◆ **GIVEN DATA**
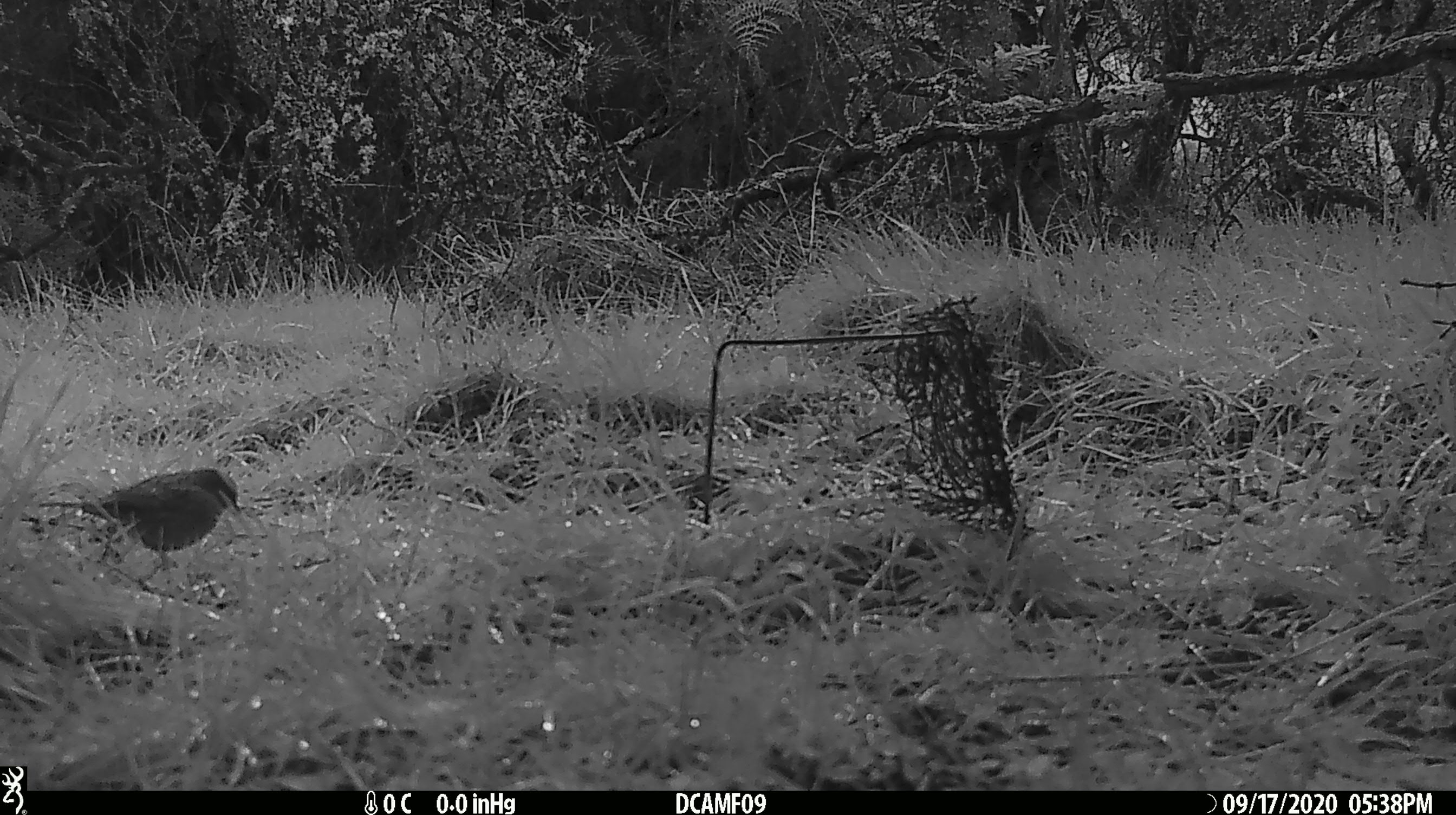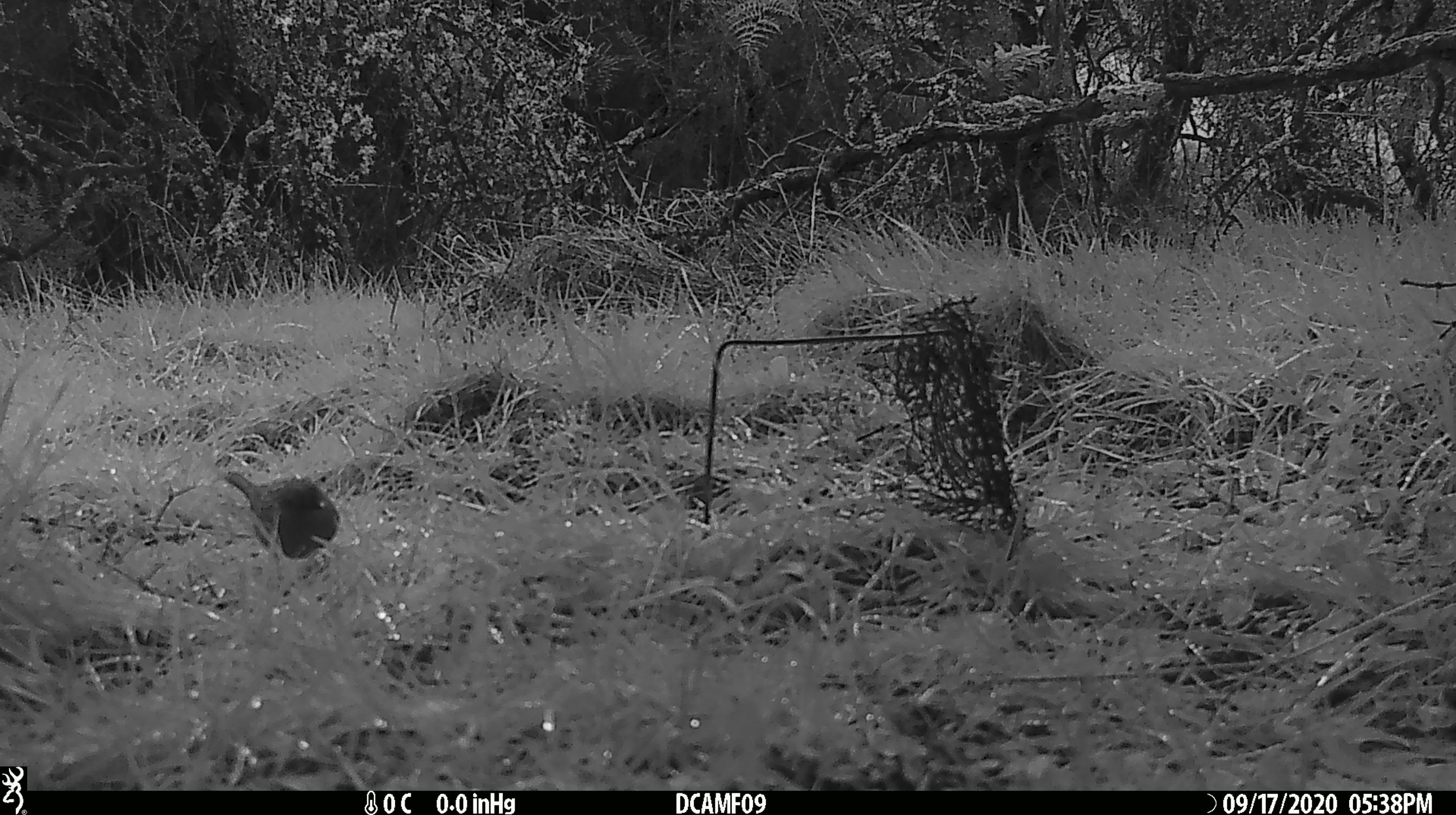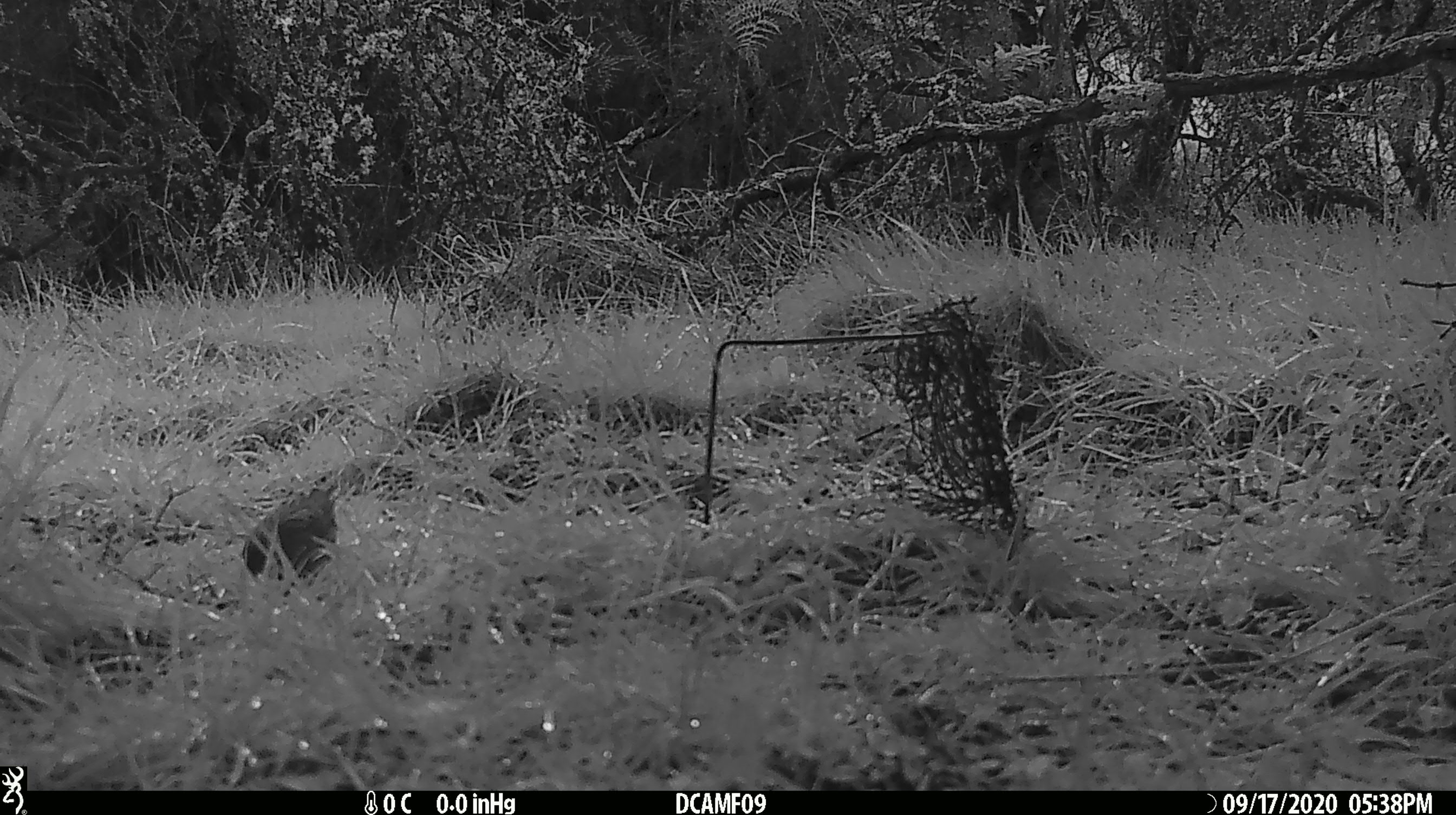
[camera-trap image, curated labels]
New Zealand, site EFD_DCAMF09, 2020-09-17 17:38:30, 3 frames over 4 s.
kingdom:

◆ **PROMPT**
The data is to be returned exactly as it stands, pictures aside.

◆ **REPLY**
[camera-trap image, curated labels]
New Zealand, site EFD_DCAMF09, 2020-09-17 17:38:30, 3 frames over 4 s.
kingdom:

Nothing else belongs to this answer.